- _THE REQUEST_:
Could you rewrite the listing below with every "nearer" changed to "closer" and nothing else altered? Omit the pictures from your version.

────

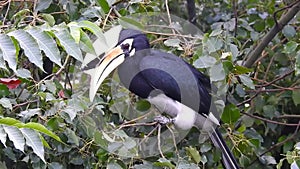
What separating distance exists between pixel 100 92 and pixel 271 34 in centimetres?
70

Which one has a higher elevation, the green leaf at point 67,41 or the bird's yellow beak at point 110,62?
the green leaf at point 67,41

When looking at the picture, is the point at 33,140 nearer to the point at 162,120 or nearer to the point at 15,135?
the point at 15,135

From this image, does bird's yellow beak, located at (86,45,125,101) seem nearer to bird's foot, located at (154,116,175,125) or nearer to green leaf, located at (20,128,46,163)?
bird's foot, located at (154,116,175,125)

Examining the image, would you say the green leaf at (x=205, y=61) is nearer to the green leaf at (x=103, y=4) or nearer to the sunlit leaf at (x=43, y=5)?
the green leaf at (x=103, y=4)

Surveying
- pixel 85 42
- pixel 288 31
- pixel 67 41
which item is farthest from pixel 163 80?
pixel 67 41

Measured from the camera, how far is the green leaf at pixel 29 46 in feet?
3.68

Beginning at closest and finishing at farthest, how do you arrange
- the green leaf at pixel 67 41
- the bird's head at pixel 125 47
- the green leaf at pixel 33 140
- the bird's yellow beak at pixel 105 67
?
1. the green leaf at pixel 33 140
2. the green leaf at pixel 67 41
3. the bird's yellow beak at pixel 105 67
4. the bird's head at pixel 125 47

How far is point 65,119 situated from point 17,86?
0.89ft

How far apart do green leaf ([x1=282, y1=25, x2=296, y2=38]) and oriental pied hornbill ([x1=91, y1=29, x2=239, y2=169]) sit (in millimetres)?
411

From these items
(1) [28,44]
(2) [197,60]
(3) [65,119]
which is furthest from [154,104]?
(1) [28,44]

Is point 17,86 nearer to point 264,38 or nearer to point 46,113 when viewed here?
point 46,113

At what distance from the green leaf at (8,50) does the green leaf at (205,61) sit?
0.57 meters

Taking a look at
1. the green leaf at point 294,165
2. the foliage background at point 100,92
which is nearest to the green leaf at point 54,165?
the foliage background at point 100,92

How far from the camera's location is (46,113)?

────

- _EXERCISE RESPONSE_:
What separating distance exists between pixel 100 92 and pixel 271 34 in centimetres?
70

Which one has a higher elevation, the green leaf at point 67,41 or the bird's yellow beak at point 110,62?
the green leaf at point 67,41

When looking at the picture, is the point at 33,140 closer to the point at 162,120 or closer to the point at 15,135?
the point at 15,135

From this image, does bird's yellow beak, located at (86,45,125,101) seem closer to bird's foot, located at (154,116,175,125) or closer to green leaf, located at (20,128,46,163)?
bird's foot, located at (154,116,175,125)

Examining the image, would you say the green leaf at (x=205, y=61) is closer to the green leaf at (x=103, y=4) or closer to the sunlit leaf at (x=43, y=5)?
the green leaf at (x=103, y=4)

Surveying
- pixel 85 42
- pixel 288 31
- pixel 67 41
which item is farthest from pixel 163 80?
pixel 67 41

Measured from the camera, how far is the green leaf at pixel 29 46 in feet?
3.68

Beginning at closest and finishing at farthest, how do you arrange
- the green leaf at pixel 67 41
- the bird's head at pixel 125 47
- the green leaf at pixel 33 140
- the bird's yellow beak at pixel 105 67
?
1. the green leaf at pixel 33 140
2. the green leaf at pixel 67 41
3. the bird's yellow beak at pixel 105 67
4. the bird's head at pixel 125 47

How far is point 65,119 situated from point 17,86?
0.89ft

How far apart do green leaf ([x1=282, y1=25, x2=296, y2=38]) and oriental pied hornbill ([x1=91, y1=29, x2=239, y2=169]) sit (in millimetres)?
411

From these items
(1) [28,44]
(2) [197,60]
(3) [65,119]
which is furthest from [154,104]?
(1) [28,44]

Is point 17,86 closer to point 264,38 or closer to point 46,113 when viewed here?
point 46,113

At what distance from the green leaf at (8,50) does the green leaf at (205,61) sit?
0.57 meters

Taking a look at
1. the green leaf at point 294,165
2. the foliage background at point 100,92
which is nearest to the green leaf at point 54,165?
the foliage background at point 100,92

How far from the camera's location is (46,113)?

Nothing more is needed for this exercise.